__Goal__. Please return every line of the entries below that contains the string "with", copying each line in full. Treat uppercase and lowercase as different.

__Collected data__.
++++++++++
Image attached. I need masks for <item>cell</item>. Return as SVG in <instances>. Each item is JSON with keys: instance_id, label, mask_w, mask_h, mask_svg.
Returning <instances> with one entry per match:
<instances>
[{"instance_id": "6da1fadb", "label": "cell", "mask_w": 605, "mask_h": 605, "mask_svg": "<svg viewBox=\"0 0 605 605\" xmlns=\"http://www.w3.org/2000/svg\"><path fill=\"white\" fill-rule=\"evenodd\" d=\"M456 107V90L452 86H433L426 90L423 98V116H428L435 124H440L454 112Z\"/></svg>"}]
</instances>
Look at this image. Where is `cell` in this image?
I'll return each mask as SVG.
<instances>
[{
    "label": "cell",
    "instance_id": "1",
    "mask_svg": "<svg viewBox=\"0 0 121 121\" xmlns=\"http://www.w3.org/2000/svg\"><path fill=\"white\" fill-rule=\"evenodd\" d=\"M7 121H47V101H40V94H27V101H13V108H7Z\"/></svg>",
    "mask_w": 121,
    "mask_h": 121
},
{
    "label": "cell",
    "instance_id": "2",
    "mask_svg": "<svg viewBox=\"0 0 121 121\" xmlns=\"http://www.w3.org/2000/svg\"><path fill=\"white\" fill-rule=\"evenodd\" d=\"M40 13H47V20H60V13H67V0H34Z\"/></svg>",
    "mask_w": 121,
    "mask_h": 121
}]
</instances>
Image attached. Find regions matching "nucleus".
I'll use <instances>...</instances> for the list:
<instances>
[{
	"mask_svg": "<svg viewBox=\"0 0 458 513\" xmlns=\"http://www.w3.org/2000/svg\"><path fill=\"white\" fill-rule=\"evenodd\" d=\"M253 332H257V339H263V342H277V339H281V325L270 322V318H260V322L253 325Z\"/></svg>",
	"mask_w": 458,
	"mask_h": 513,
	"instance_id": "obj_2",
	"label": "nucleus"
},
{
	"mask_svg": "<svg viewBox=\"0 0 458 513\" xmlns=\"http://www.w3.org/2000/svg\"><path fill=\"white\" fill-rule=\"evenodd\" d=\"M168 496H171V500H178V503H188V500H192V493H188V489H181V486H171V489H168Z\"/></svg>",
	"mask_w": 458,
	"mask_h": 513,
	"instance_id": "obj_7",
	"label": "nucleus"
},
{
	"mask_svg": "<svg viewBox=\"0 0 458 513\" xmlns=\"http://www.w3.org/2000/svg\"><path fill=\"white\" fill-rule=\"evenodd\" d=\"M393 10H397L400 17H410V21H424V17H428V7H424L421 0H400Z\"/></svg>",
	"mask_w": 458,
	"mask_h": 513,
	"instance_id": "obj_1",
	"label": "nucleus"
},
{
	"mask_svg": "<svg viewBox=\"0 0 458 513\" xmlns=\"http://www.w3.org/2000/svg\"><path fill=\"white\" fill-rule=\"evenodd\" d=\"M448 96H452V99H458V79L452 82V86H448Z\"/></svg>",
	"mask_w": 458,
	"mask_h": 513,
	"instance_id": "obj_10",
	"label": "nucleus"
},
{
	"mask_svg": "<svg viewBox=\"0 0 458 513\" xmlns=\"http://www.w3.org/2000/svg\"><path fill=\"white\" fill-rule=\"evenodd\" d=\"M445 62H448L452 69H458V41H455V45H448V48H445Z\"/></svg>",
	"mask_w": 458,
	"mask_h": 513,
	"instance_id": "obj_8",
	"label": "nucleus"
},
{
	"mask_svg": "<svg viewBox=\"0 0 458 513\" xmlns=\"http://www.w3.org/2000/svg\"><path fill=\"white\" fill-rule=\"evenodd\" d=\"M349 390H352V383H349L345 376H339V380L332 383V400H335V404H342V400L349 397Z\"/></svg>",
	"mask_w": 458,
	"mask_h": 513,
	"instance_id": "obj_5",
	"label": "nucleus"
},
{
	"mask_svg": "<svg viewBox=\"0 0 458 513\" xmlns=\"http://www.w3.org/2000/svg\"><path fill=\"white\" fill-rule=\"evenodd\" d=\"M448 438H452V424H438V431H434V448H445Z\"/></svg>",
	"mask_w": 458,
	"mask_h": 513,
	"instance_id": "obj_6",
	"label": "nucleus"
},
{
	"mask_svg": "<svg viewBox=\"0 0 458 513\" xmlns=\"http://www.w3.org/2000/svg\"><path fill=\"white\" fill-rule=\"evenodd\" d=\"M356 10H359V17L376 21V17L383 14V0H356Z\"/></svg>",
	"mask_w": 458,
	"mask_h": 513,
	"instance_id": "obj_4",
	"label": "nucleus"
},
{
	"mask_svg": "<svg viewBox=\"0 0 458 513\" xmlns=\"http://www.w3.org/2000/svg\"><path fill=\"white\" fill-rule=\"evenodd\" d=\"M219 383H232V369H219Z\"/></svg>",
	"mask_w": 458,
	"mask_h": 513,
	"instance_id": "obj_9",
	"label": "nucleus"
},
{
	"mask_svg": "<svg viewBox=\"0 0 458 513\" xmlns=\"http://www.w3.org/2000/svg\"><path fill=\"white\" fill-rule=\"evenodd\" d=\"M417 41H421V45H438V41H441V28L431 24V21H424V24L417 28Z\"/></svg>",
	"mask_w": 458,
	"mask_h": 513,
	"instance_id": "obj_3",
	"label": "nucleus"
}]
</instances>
++++++++++
__Right answer__.
Image attached. I need masks for <item>cell</item>. Return as SVG in <instances>. Each item is JSON with keys: instance_id, label, mask_w, mask_h, mask_svg.
Returning <instances> with one entry per match:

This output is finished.